* [Description of the task] In the passage headed "Stand Ye in Holy Places" below, list every activity the speaker names doing while sitting in the office before the devotional.

STAND YE IN HOLY PLACES
Brothers and sisters, I delight in this opportunity to be with you.
None of us will ever forget what we saw and what we felt on the morning of September 11, 2001. As I watched the events of that day unfold, I remembered the responsibility I had to speak to the students at our first devotional of the fall semester at 2 o'clock. As I sat in my office pondering and praying and considering that just a few hours before this devotional was to begin these young people had witnessed one of the most tragic and traumatic events they might ever see, a scripture immediately came into my mind: Doctrine and Covenants, section 45, verse 32. I will not quote or read the entire verse, but the phrase that kept coming to my mind was, "But my disciples shall stand in holy places, and shall not be moved . . . ." I personally received great comfort from this passage of scripture; and at the devotional, I shared that theme with the students and attempted to articulate some of its implications.

* [Record extracts]
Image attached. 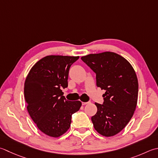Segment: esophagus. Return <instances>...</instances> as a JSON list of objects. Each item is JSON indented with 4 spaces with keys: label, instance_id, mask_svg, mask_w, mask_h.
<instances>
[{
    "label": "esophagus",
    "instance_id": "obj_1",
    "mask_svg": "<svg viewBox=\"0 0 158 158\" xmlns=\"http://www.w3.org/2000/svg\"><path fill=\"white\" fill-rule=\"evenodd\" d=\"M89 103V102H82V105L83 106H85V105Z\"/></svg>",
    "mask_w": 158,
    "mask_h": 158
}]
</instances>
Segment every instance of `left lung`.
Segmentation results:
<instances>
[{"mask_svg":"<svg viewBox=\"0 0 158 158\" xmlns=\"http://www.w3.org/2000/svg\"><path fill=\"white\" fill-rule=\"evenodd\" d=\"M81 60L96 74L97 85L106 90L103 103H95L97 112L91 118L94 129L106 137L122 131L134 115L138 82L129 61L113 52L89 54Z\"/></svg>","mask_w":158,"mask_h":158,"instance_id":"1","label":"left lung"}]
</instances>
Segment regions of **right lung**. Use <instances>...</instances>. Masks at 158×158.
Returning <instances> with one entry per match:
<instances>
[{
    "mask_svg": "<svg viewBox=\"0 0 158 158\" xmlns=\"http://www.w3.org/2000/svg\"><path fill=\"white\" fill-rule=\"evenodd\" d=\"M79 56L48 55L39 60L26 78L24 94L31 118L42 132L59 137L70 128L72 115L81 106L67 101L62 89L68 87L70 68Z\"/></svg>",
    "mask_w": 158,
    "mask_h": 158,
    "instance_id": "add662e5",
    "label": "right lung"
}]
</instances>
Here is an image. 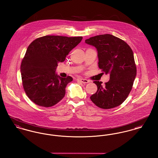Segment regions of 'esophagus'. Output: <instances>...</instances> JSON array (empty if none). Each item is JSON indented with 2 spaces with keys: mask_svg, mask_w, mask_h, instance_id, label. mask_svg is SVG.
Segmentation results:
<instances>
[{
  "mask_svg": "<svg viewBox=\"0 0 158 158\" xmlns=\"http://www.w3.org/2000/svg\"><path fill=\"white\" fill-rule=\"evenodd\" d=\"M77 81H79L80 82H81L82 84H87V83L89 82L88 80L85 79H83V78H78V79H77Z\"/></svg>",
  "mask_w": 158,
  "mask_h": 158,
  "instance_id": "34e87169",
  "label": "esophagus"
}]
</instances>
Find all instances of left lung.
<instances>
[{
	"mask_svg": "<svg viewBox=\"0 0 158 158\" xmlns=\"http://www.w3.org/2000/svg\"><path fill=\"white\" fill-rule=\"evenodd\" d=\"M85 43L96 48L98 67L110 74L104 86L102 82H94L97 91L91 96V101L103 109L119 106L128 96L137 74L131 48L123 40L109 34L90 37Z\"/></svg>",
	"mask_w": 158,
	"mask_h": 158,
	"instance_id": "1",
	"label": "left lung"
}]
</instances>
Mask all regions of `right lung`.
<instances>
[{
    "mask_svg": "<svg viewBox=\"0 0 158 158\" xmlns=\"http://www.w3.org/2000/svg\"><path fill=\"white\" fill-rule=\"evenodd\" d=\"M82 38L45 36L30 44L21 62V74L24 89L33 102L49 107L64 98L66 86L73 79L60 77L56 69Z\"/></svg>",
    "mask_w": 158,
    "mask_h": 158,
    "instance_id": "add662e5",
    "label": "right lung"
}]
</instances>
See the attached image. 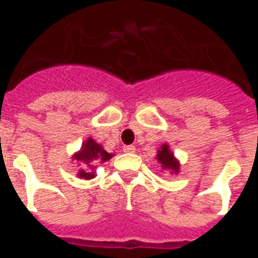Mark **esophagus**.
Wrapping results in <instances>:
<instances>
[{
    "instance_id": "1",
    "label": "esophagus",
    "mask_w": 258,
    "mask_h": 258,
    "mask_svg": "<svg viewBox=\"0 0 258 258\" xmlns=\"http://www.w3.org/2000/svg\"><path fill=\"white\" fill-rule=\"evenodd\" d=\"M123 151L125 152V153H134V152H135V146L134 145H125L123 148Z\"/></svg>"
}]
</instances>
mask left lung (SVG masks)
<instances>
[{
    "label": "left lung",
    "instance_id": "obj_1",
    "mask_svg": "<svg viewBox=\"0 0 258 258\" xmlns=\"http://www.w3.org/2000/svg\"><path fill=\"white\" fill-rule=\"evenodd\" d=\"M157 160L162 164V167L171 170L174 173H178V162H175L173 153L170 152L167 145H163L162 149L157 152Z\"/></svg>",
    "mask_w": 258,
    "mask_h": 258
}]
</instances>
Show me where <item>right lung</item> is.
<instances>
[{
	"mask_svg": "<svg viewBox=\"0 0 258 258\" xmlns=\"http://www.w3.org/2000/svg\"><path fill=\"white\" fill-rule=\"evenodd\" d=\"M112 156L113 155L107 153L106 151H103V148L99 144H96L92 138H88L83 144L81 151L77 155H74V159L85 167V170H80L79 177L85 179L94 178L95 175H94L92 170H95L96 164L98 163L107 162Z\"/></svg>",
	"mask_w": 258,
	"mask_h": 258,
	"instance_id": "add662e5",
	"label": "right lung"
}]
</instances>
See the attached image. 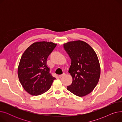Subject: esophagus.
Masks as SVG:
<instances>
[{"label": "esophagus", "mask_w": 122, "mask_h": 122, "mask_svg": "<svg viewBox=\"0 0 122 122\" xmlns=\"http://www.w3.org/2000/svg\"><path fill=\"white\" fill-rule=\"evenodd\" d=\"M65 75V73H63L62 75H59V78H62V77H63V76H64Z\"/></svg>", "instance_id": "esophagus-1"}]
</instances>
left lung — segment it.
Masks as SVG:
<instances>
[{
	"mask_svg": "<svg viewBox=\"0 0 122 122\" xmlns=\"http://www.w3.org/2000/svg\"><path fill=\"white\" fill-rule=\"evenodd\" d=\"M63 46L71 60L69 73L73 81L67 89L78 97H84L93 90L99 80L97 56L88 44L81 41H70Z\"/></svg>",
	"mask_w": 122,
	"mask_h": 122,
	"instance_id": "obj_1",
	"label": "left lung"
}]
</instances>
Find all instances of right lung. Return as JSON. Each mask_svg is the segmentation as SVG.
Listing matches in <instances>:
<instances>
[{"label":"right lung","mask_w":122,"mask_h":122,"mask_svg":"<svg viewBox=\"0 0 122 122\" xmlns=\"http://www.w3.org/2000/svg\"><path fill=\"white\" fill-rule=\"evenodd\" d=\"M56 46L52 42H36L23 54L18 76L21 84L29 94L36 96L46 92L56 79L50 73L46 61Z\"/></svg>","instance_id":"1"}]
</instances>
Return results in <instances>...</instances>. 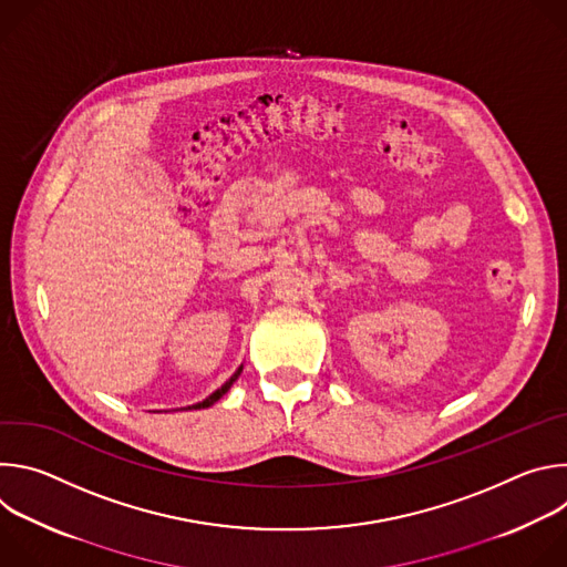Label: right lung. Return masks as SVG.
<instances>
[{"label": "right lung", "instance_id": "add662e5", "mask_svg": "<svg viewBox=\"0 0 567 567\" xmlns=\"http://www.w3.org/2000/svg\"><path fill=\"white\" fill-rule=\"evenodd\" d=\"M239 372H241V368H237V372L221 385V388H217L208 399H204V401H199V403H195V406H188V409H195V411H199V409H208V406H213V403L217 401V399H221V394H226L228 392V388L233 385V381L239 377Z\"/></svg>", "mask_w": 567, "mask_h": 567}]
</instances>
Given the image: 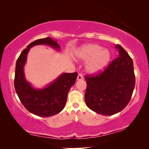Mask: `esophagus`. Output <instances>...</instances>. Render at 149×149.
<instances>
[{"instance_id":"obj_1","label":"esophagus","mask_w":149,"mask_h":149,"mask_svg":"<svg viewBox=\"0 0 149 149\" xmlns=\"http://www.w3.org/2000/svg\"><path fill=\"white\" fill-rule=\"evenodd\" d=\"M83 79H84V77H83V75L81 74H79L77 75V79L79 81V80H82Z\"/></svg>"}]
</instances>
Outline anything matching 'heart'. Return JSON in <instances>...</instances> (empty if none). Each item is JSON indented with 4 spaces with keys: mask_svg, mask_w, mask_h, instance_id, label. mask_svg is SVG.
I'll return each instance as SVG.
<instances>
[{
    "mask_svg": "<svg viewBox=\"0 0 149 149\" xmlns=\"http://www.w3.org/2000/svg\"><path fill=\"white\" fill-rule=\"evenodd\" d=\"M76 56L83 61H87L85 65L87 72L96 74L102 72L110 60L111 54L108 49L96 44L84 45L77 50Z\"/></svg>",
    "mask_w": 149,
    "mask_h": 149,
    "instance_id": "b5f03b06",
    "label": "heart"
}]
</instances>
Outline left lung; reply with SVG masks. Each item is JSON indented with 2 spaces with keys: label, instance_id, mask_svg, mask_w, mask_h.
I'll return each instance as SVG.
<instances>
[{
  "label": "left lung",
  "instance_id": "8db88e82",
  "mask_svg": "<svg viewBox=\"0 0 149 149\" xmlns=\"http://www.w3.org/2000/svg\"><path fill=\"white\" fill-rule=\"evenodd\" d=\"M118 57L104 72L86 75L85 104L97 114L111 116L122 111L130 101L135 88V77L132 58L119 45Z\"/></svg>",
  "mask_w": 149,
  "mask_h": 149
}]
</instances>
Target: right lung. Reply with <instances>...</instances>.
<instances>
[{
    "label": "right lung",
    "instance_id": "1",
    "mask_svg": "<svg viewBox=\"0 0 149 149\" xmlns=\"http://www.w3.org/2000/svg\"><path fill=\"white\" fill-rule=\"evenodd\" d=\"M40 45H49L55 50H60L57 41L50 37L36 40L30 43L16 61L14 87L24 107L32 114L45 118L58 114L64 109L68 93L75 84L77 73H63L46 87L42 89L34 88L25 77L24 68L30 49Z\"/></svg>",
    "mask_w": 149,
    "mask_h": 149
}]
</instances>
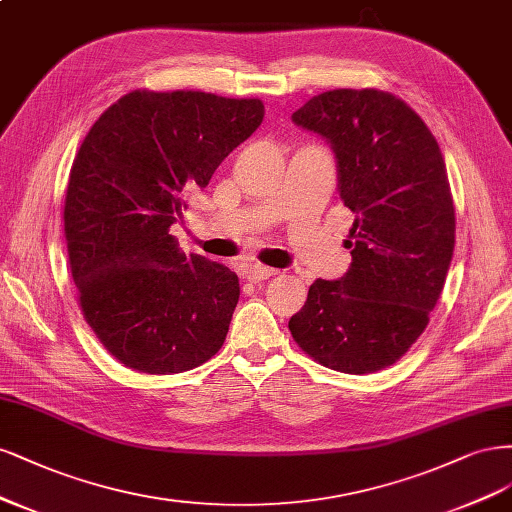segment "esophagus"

* [Exercise response] pondering, praying, considering